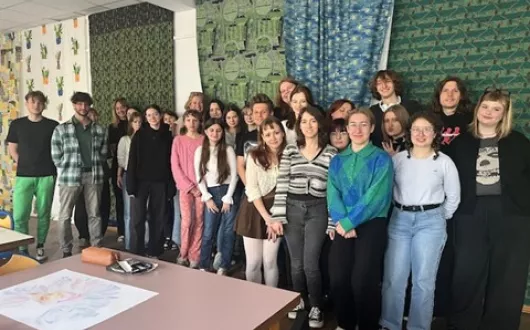 Warsztaty z dr Martą Varzim - visiting professor z Portugalii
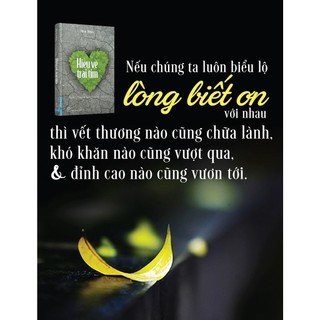 Sách Hiểu Về Trái Tim - First News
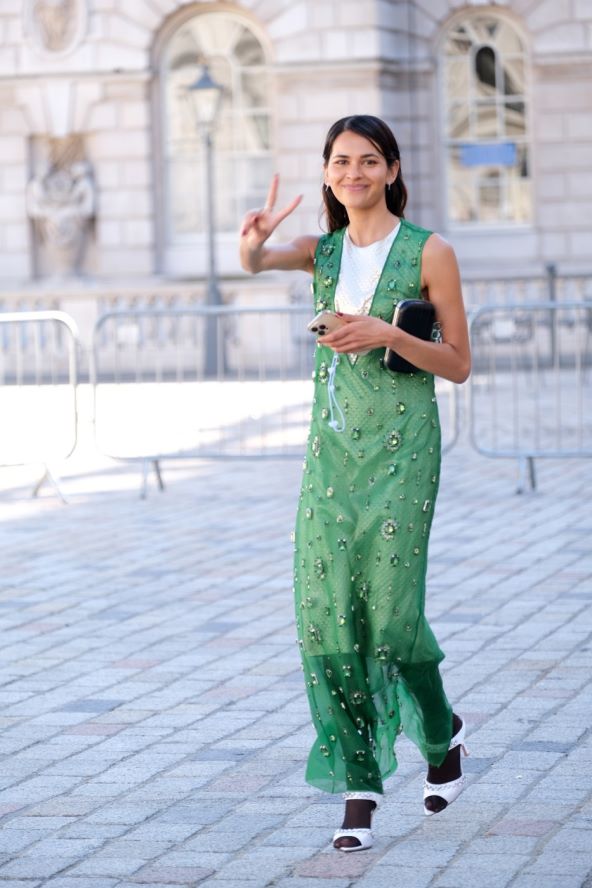 Odličan presjek street style mode s ulica Londona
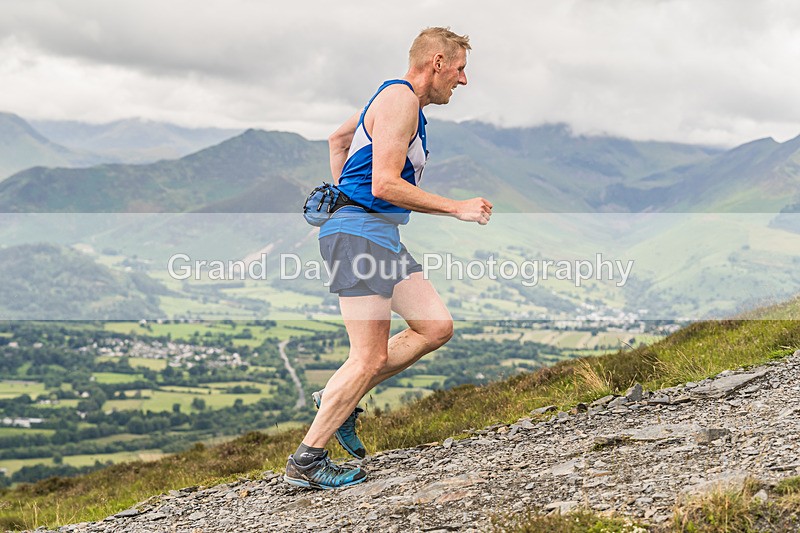 Skiddaw-208 - Skiddaw Fell Race Sunday 7th July 2014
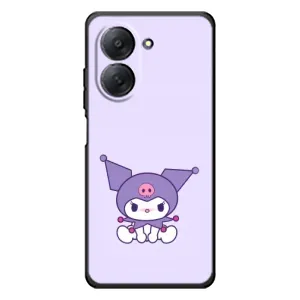 Чехол с персонажем Куроми на Xiaomi Redmi A7 (Маленькая Куроми)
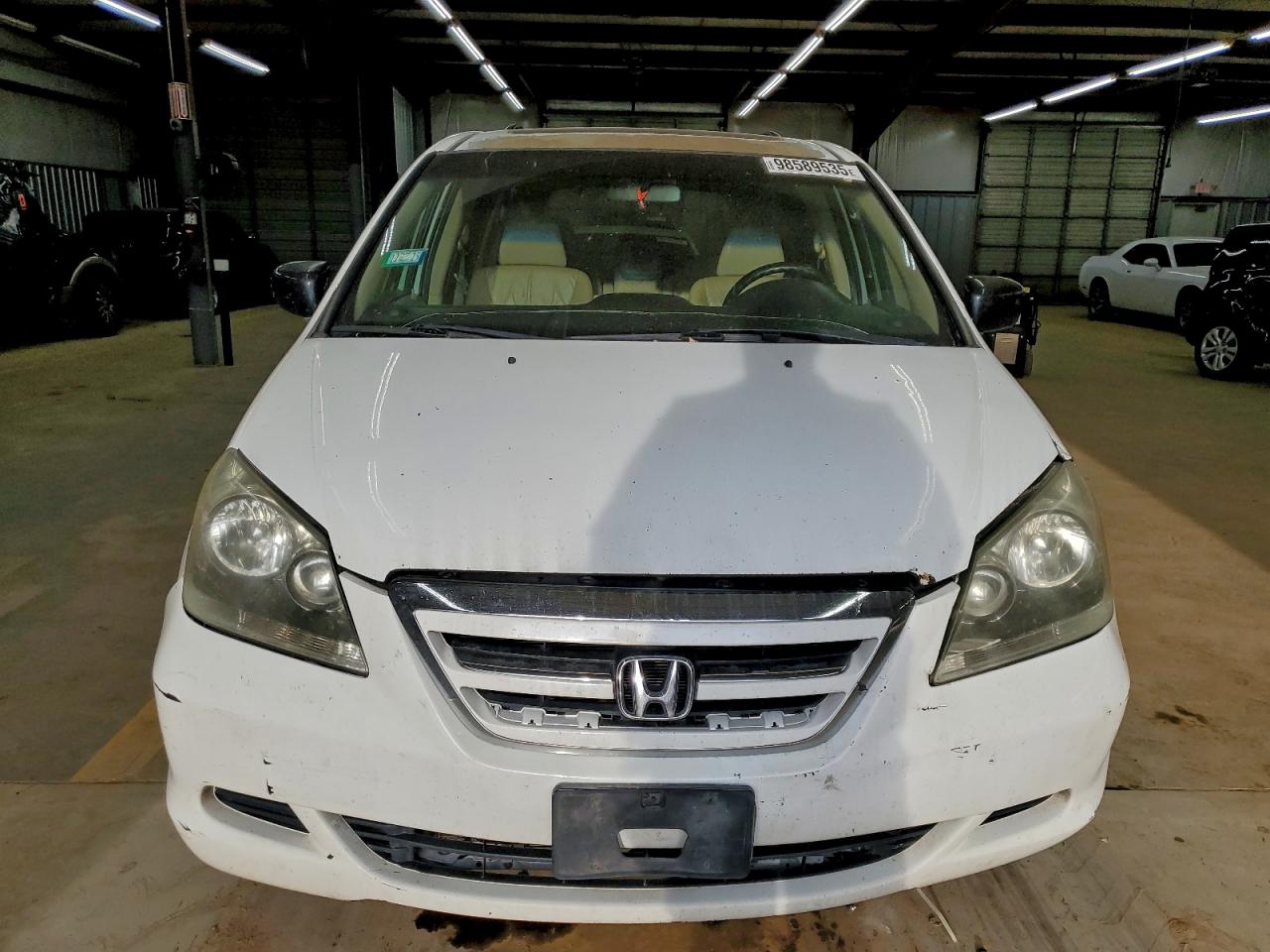 Honda Odyssey Exl Image 12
::::
What to work on :: Can you write out the text of all six records above word for word, leaving out the pictures?

Solution for this problem ::
 Warsztaty z dr Martą Varzim - visiting professor z Portugalii
 Sách Hiểu Về Trái Tim - First News
 Odličan presjek street style mode s ulica Londona
 Skiddaw-208 - Skiddaw Fell Race Sunday 7th July 2014
 Чехол с персонажем Куроми на Xiaomi Redmi A7 (Маленькая Куроми)
 Honda Odyssey Exl Image 12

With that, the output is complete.